## EXCERPT
▬▬▬

Saturday, 28 March 2015
East Midlands property asking prices jumped by more than £4,000 to £177,100 in February according to Rightmove, an increase of 2.3% from January and 4.7% higher than a year ago. After the traditionally quiet months of January and February, the property market has started to warm up, but talking to some Erewash Estate Agents, they are reporting their lowest ever stocks of quality property for sale. However, asking prices have no relation to what property sells for (ie their REAL value), is the issue a lack of supply?
Putting aside Erewash ’s continual housing supply shortage, (we only built 2,468 properties in the last decade but the population of Erewash grew by 1,982), this is now, according to some people, being exaggerated by an increase in homes being owned by buy to let investors, who tend to be buying a property as part of a long term pension plan and are more likely to keep it for longer than an owner occupier would. I have also seen unwillingness among homeowners looking to move, to put their own property on the market as they can find few suitable properties to make it worth their while going through the whole moving process.
Talking to some Erewash landlords only last week, I said that I believe this is the new norm in the Erewash property market, and is the consequence of over 35 years of not enough homes being built to meet the escalating growth in household numbers, resulting in a lack of quality homes for sale in many popular areas of Erewash .
When one looks at the historic data, in April 2007 there were 705 properties on the market in Ilkeston compared to today’s 327. Should we be worried? Well in July 2009, there were only 293 properties for sale in Ilkeston but seven months later in February 2010, this had jumped to 593 properties, for it to drop to 281 properties in April 2014. The number of properties on the market is a cyclical thing in Ilkeston , it always has been and always will be. As we go into the Spring of 2015, the number of new properties coming onto the market will increase ... just as the daffodils will flower.
So are landlords to blame? Well, on one side of the coin, yes they are. If they buy a property to rent out, that means someone can’t buy it to live in. However, it doesn’t matter if someone wants to live in a property if they can’t afford the deposit and upkeep .. and the youngsters of Erewash still need a roof over their head. So on the other side of the coin, if the Council aren’t building any properties and people can’t afford the large deposit for the mortgage, then Erewash landlords have stepped in and bought property to rent out to them. Erewash landlords have bought 3,057 properties over the last decade (investing approximately £320.9million buying those Erewash rental properties), meaning there were at the last count, 12,666 Erewash properties being privately rented out to tenants. Erewash tenants are in fact getting a good deal as well, as average rents in Erewash are 4.5% below where they were seven years ago. That sounds like a win-win situation for everyone to me. Stop blaming landlords and start building more properties in Erewash .. that is the only answer.

▬▬▬

## TASK REQUIREMENTS
Continue the piece on the Erewash property market, picking up after its final sentence.

## SUPPLIED MATERIAL
▬▬▬

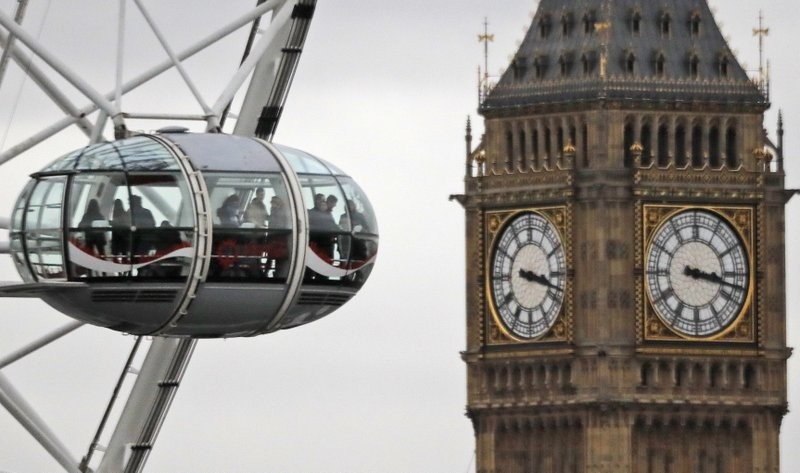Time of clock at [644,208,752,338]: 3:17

▬▬▬

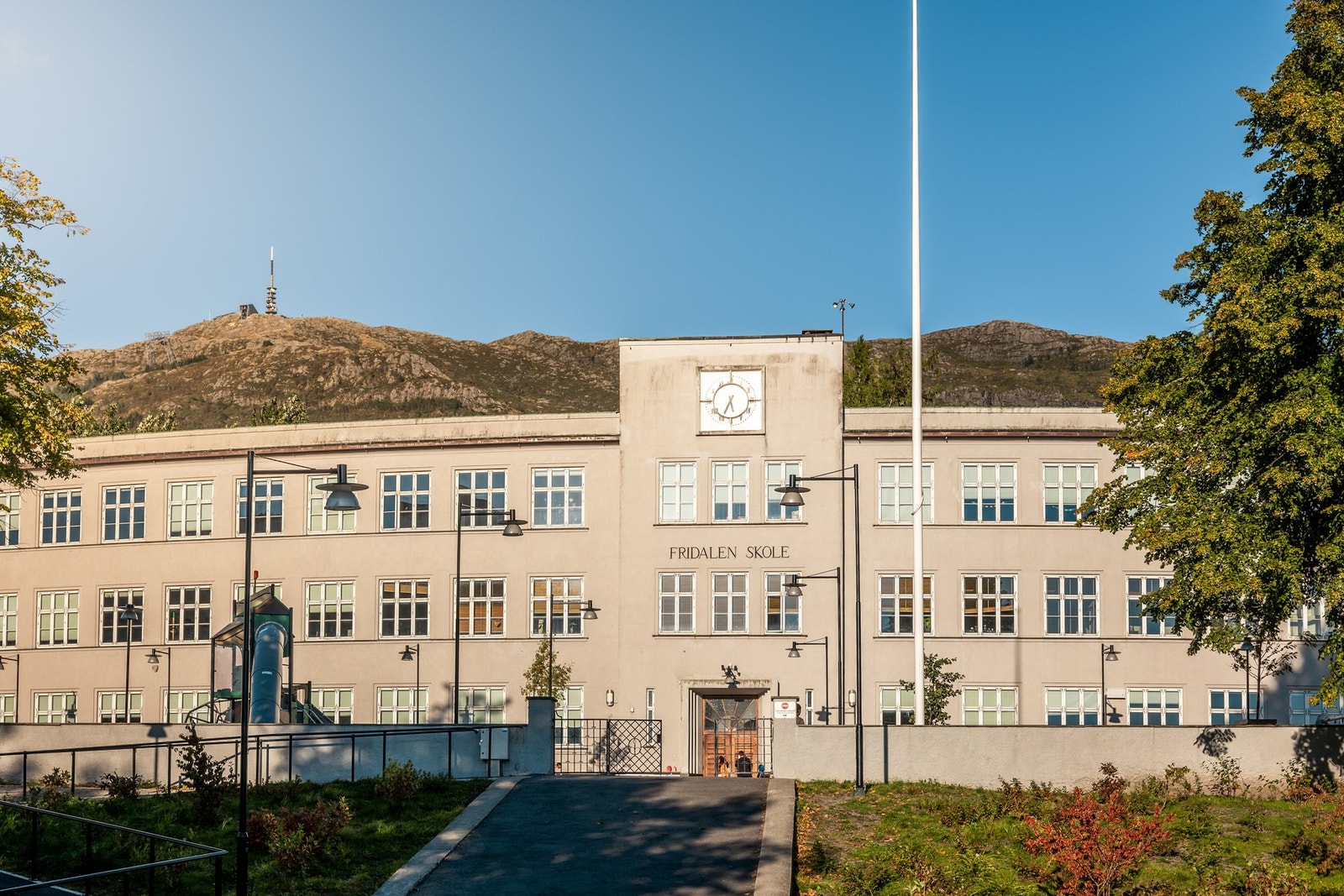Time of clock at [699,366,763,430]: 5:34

▬▬▬

## RESPONSE TO THE TASK
In the meantime, the demand from Erewash tenants for Erewash property is only set to rise over the coming years. If you want some advice and opinion on where (or not) to buy, please visit the Erewash Property Blog where we discuss such matters in greater depth: www.ilkestonpropertyblog.co.uk
Thursday, 19 March 2015
An Englishman’s home is his castle but when it comes to the UK the ‘Brit’s are still a nation of homeowners ‘(although wasn’t it Napoleon who thought we were all shop keepers!). It is interesting to note that up until the mid to late 1960’s, more people rented their home (albeit mostly from the local council) than owned their own. In fact, I was surprised to read that in 1921, over 75% of homes in England and Wales were privately rented with the remaining 25% being owner occupied.
It was only after the Second World War, when the Beatles were rocking, that people started to buy instead of rent .. but instead of owning our property outright, we borrowed money from banks and building society’s to buy them and the roots of the growth of the private rental sector can be drawn back to the late 1970’s early 1980’s, when the council houses began to be sold off under the right to buy scheme.
In 2001, 78.2% of households were owner occupied in Erewash, but ten years later, that percentage dropped massively to 72.4%. But here is the interesting part, when you look at the actual numbers of households, 36,181 households in Erewash were owner occupied in 2001. Ten years later, in 2011, that number (who owned their own home) had only dropped to 35,290 households.
So why big drop in percentages but not in actual properties? An additional 2,468 properties were built in Erewash between 2001 and 2011, but a lot of them were bought as buy to let investments, thus more than doubling the number of private rental properties in Erewash. In fact, the number of properties in Erewash, which were privately rented, jumped from 2,705 in 2001 to 5,762 in 2011!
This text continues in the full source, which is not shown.